----- EXTRAIT

Semeur
Fresque transylvanienne
La
parabole du semeur est une parabole évangélique racontée dans les trois
Évangiles synoptiques : Matthieu XIII, 1-23 ; Marc IV, 1-20, Luc VIII,
4-15 (ainsi que dans l'Évangile apocryphe selon Thomas).
Le
semeur, qui représente Jésus, jette les graines dont certaines tombent
sur le bord du chemin, sur les roches et dans des buissons d'épines, et
la semence est donc perdue; en revanche lorsqu'elles tombent dans de la
bonne terre, elles produisent du fruit jusqu'au centuple.
Textes
La
parabole du semeur dans l'Hortus Deliciarum par Herrade de Landsberg et
ses moniales au couvent de Hohenbourg (mont Sainte-Odile)
- Version selon saint Matthieu :
3
« Voici, disait-il, que le semeur est sorti pour semer. Et comme il
semait, des grains sont tombés au bord du chemin, et les oiseaux, étant
venus, ont tout mangé. D'autres sont tombés sur des endroits pierreux,
où ils n'avaient pas beaucoup de terre, et aussitôt ils ont levé, parce
qu'ils n'avaient pas de profondeur de terre : mais, le soleil s'étant
levé, ils ont été brûlés, et faute de racines, ils se sont desséchés.
D'autres sont tombés sur les épines, et les épines ont monté et les ont
étouffés. Mais d'autres sont tombés sur de la bonne terre, et ils ont
donné du fruit, l'un cent, l'autre soixante, l'autre trente. Entende,
qui a des oreilles !
10
Et, s'avançant, les disciples lui dirent : « Pourquoi leur parles-tu en
paraboles ? » Et, répondant, il dit : « Parce qu'à vous il a été donné
de connaître les mystères du Royaume des Cieux, mais à ceux-là ce n'a
pas été donné. Car quiconque a, on lui donnera et il aura en
surabondance, mais quiconque n'a pas, même ce qu'il a lui sera enlevé.

----------
----- DONNÉES FOURNIES

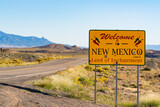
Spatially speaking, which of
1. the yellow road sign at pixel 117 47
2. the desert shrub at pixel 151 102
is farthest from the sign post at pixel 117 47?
the desert shrub at pixel 151 102

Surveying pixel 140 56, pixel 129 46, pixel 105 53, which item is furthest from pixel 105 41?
pixel 140 56

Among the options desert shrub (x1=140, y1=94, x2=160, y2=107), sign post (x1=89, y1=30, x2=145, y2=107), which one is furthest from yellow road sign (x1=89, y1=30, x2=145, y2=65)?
desert shrub (x1=140, y1=94, x2=160, y2=107)

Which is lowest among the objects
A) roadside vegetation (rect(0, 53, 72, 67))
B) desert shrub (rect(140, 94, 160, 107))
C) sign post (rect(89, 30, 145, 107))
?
desert shrub (rect(140, 94, 160, 107))

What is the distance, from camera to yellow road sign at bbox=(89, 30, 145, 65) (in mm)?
9047

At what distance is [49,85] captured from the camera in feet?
39.9

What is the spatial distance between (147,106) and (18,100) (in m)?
6.47

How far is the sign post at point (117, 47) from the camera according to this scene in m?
9.05

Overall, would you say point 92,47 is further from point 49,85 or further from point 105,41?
point 49,85

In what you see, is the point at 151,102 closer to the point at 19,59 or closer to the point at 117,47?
the point at 117,47

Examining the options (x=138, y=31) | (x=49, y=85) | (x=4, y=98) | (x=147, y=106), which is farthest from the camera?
(x=49, y=85)

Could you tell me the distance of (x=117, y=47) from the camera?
9141mm

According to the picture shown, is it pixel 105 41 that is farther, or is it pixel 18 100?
pixel 105 41

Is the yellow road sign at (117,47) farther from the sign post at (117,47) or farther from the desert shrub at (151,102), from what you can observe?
the desert shrub at (151,102)

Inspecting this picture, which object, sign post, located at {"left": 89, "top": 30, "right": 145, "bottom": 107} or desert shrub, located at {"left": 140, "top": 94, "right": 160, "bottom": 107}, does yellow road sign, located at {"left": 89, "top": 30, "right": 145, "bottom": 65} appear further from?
desert shrub, located at {"left": 140, "top": 94, "right": 160, "bottom": 107}
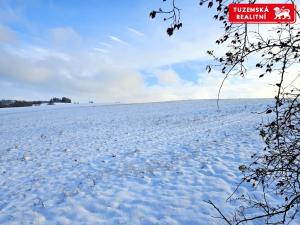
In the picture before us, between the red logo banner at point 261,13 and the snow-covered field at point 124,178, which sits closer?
the red logo banner at point 261,13

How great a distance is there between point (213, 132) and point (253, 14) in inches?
→ 501

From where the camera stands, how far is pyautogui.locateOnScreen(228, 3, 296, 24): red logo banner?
3.05 meters

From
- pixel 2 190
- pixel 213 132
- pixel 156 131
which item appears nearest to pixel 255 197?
pixel 2 190

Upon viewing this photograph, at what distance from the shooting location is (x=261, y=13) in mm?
3389

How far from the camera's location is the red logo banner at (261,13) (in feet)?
10.0

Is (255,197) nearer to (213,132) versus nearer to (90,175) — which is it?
(90,175)

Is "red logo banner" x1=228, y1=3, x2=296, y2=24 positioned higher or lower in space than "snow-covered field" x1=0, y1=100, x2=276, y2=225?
higher

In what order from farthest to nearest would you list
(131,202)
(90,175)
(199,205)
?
(90,175), (131,202), (199,205)

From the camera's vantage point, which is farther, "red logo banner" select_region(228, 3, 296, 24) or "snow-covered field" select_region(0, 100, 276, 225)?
"snow-covered field" select_region(0, 100, 276, 225)

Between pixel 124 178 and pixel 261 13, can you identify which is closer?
pixel 261 13

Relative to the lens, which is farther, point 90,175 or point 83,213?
point 90,175

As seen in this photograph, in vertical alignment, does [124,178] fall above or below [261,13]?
below

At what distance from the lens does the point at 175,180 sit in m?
8.27

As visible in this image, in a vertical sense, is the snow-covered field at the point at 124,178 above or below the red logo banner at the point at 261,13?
below
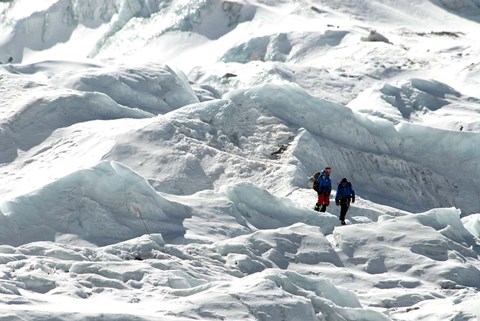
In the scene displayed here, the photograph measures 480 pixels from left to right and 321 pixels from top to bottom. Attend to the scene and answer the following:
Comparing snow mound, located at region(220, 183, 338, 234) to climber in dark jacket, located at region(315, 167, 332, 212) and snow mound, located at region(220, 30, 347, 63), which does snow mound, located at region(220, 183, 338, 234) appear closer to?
climber in dark jacket, located at region(315, 167, 332, 212)

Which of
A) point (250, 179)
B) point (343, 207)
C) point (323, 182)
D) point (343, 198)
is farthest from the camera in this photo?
point (250, 179)

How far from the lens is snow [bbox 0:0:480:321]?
737 inches

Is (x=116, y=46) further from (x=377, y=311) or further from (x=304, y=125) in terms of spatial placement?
(x=377, y=311)

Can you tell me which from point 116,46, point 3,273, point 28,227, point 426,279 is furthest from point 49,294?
point 116,46

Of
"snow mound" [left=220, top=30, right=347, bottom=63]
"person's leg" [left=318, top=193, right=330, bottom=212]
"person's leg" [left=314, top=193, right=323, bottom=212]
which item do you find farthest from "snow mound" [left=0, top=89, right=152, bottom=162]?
"snow mound" [left=220, top=30, right=347, bottom=63]

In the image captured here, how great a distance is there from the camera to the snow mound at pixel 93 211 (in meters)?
21.4

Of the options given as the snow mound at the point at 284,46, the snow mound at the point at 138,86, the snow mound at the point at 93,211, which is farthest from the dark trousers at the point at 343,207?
the snow mound at the point at 284,46

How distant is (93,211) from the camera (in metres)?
22.1

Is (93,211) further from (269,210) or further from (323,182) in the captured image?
(323,182)

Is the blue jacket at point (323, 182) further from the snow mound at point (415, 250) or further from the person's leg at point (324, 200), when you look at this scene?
the snow mound at point (415, 250)

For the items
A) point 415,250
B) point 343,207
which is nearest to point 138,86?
point 343,207

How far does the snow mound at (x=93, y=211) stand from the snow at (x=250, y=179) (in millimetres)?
33

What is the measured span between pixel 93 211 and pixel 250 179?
6213 millimetres

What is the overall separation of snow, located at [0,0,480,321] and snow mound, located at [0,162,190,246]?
3cm
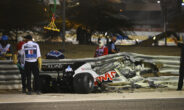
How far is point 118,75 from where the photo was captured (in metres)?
11.1

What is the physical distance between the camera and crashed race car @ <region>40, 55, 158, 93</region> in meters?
10.1

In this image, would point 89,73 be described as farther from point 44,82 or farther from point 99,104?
point 99,104

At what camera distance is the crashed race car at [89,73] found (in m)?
10.1

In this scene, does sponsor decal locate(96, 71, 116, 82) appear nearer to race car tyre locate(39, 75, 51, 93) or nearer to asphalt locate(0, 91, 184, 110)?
race car tyre locate(39, 75, 51, 93)

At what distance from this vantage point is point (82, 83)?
391 inches

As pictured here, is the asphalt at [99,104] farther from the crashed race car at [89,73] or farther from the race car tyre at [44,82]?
the race car tyre at [44,82]

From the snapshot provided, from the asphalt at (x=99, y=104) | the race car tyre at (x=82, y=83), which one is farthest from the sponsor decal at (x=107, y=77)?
the asphalt at (x=99, y=104)

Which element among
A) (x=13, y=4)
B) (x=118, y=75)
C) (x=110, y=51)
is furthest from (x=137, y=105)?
(x=13, y=4)

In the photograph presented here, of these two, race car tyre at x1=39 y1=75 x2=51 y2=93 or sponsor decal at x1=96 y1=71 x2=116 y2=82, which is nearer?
race car tyre at x1=39 y1=75 x2=51 y2=93

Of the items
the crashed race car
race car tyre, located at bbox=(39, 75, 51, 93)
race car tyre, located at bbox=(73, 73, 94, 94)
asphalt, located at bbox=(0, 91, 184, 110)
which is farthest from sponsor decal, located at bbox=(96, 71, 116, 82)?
asphalt, located at bbox=(0, 91, 184, 110)

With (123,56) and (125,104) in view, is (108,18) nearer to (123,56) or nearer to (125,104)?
(123,56)

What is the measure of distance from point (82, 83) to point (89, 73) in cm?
57

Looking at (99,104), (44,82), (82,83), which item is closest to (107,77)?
(82,83)

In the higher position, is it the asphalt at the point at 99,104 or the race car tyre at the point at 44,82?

----------

TÂCHES À RÉALISER:
[1] D'après l'extrait sur la parabole du semeur, qui le semeur représente-t-il ?
[2] Renvoyez sans aucune modification les lignes du listing, de la ligne contenant « At what distance from this » jusqu'à la dernière ligne du listing, les deux incluses.

RÉSULTATS FINAUX:
[1] Le semeur représente Jésus.

[2]
At what distance from this vantage point is point (82, 83)?
391 inches

As pictured here, is the asphalt at [99,104] farther from the crashed race car at [89,73] or farther from the race car tyre at [44,82]?
the race car tyre at [44,82]

From the snapshot provided, from the asphalt at (x=99, y=104) | the race car tyre at (x=82, y=83), which one is farthest from the sponsor decal at (x=107, y=77)?
the asphalt at (x=99, y=104)

Which element among
A) (x=13, y=4)
B) (x=118, y=75)
C) (x=110, y=51)
is furthest from (x=137, y=105)?
(x=13, y=4)

In the photograph presented here, of these two, race car tyre at x1=39 y1=75 x2=51 y2=93 or sponsor decal at x1=96 y1=71 x2=116 y2=82, which is nearer?
race car tyre at x1=39 y1=75 x2=51 y2=93

Of the items
the crashed race car
race car tyre, located at bbox=(39, 75, 51, 93)
race car tyre, located at bbox=(73, 73, 94, 94)
asphalt, located at bbox=(0, 91, 184, 110)
which is farthest from sponsor decal, located at bbox=(96, 71, 116, 82)?
asphalt, located at bbox=(0, 91, 184, 110)

With (123,56) and (125,104) in view, is (108,18) nearer to (123,56) or nearer to (125,104)?
(123,56)

What is the measure of distance from point (82, 83) to point (89, 73) in cm?
57

Looking at (99,104), (44,82), (82,83), which item is closest to (107,77)?
(82,83)

In the higher position, is it the asphalt at the point at 99,104 or the race car tyre at the point at 44,82?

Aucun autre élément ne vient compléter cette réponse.